*Work instructions*:
1. Translate this sentence from the Lean type theory thread into Spanish: "Mathematical equality is = but = is not definitional equality -- definitional equality is when the proof is rfl and this is essentially never true for equalities in advanced mathematics."
2. Carry on the Zulip thread about Lean's type theory from its final line.

>> START Extract provided

Zulip Chat Archive
Stream: new members
Topic: Questions about Lean's type theory
Emilie Uthaiwat (Jan 03 2024 at 13:37):
Hello,
I am trying to understand Lean's type theory and have 2 small questions.
1) Statements which begin with a universal quantifier are an example of dependent function types. Are there other examples of dependent function types which are not statements of this kind?
2) From what I have understood, the mathematical equality corresponds to the definitional equality in Lean and "Eq" just gives us the symbol "=" needed to write statements (because its unique constructor only allows use to prove the statement "a = a"). Am I misunderstanding?
Kevin Buzzard (Jan 03 2024 at 13:54):
Mathematical equality is = but = is not definitional equality -- definitional equality is when the proof is rfl and this is essentially never true for equalities in advanced mathematics.
Henrik Böving (Jan 03 2024 at 14:14):
1) Statements which begin with a universal quantifier are an example of dependent function types. Are there other examples of dependent function types which are not statements of this kind?
Generally speaking all functions that take some value which appears later on in the the type are dependent functions. To take a more programmingy example: docs#Array.get takes an (a : Array α) and then later a value that depends on a: (i : Fin (Array.size a))
2) From what I have understood, the mathematical equality corresponds to the definitional equality in Lean and "Eq" just gives us the symbol "=" needed to write statements (because its unique constructor only allows use to prove the statement "a = a"). Am I misunderstanding?

>> END Extract provided
>> START Records provided

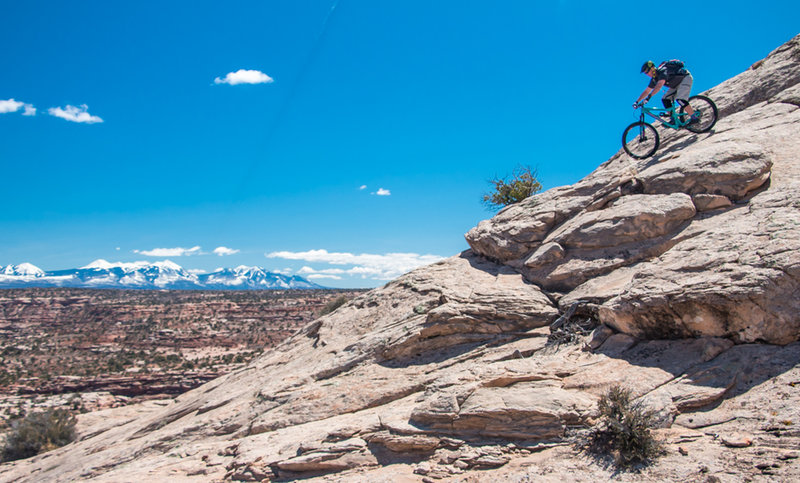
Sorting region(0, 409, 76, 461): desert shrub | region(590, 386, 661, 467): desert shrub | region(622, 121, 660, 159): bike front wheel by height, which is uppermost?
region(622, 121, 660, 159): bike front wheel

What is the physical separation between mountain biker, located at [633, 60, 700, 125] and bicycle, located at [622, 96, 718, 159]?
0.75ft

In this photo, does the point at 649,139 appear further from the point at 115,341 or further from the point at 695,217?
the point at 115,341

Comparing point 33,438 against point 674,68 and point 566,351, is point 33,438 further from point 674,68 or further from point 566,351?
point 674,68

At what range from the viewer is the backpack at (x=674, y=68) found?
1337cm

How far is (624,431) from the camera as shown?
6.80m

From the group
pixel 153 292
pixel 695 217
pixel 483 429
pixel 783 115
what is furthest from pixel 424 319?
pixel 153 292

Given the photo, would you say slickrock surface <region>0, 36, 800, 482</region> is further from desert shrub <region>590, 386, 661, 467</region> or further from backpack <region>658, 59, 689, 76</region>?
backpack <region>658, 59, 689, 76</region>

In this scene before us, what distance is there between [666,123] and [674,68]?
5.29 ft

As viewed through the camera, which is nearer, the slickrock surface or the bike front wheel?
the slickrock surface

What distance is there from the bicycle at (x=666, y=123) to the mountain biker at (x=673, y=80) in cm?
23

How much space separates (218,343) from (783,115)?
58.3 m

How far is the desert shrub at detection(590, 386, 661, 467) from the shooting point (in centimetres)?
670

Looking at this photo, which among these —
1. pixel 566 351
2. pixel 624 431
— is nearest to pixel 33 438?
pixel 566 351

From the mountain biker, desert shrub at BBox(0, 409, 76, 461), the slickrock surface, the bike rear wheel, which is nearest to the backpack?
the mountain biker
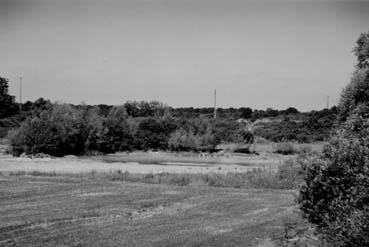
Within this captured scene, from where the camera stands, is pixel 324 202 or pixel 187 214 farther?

>> END Records provided
>> START Records provided

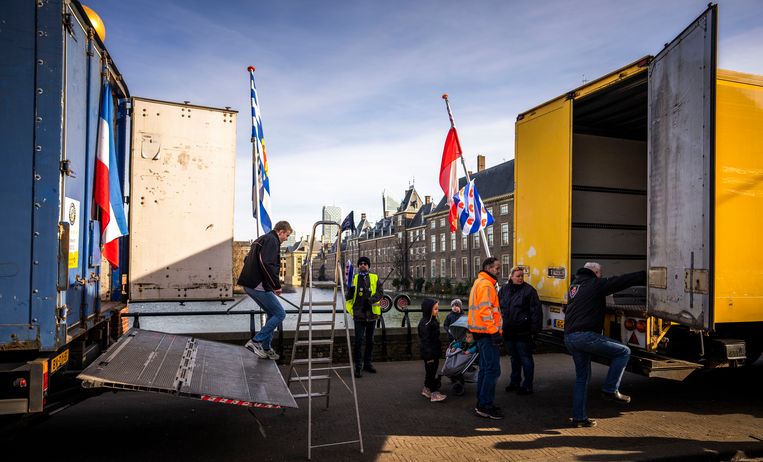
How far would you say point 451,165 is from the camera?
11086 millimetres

>> END Records provided
>> START Records provided

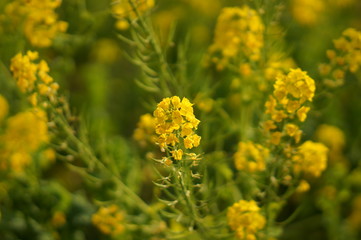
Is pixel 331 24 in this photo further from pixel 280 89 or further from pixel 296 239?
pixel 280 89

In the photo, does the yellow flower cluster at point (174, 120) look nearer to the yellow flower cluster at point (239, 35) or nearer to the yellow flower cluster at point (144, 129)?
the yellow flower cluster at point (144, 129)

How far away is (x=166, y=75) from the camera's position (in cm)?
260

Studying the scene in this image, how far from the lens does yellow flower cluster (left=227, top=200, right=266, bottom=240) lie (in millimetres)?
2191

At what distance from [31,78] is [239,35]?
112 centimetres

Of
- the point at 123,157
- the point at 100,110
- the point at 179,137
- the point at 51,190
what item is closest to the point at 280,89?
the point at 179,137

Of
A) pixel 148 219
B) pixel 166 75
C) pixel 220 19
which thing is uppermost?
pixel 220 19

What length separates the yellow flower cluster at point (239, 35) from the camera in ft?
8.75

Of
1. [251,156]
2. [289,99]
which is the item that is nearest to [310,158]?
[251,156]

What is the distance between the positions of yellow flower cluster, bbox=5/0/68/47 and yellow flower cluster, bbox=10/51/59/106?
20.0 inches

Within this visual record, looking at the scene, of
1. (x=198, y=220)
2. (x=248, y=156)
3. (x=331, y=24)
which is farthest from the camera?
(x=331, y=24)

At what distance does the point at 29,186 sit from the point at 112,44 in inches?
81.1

>> END Records provided

*Answers below*:
1. La igualdad matemática es = pero = no es igualdad definicional -- la igualdad definicional se da cuando la prueba es rfl, y esto prácticamente nunca ocurre con las igualdades en matemáticas avanzadas.

2.
If you can prove something by just using docs#Eq.refl it is definitionally equal yes, but usually there are a lot more things involved to get you to the point where you can use Eq.refl. If you want a precise definition of definitional equality and the whole type theory stuff check out Mario's thesis: #leantt
Mario Carneiro (Jan 03 2024 at 14:16):
For a simple example of something that is true but not "true by definition": 1 + n = n + 1 is not true by rfl even though you can prove it by induction on n
Eric Rodriguez (Jan 03 2024 at 14:35):
I was wondering the other day - is there a way to make it so, somehow? Obviously nothing resembling our current definition...
Mario Carneiro (Jan 03 2024 at 14:43):
there is only one case I know of where you get an identity as a "surprising defeq", namely (f ∘ g) ∘ h = f ∘ (g ∘ h). However I don't know how to turn this example into one that is definitionally commutative instead of associative
Emilie Uthaiwat (Jan 03 2024 at 15:40):
Thank you for your answers! So, rfl uses the reduction rules of the lambda calculus. Is this right?
Emilie Uthaiwat (Jan 03 2024 at 15:43):
Alright, thank you!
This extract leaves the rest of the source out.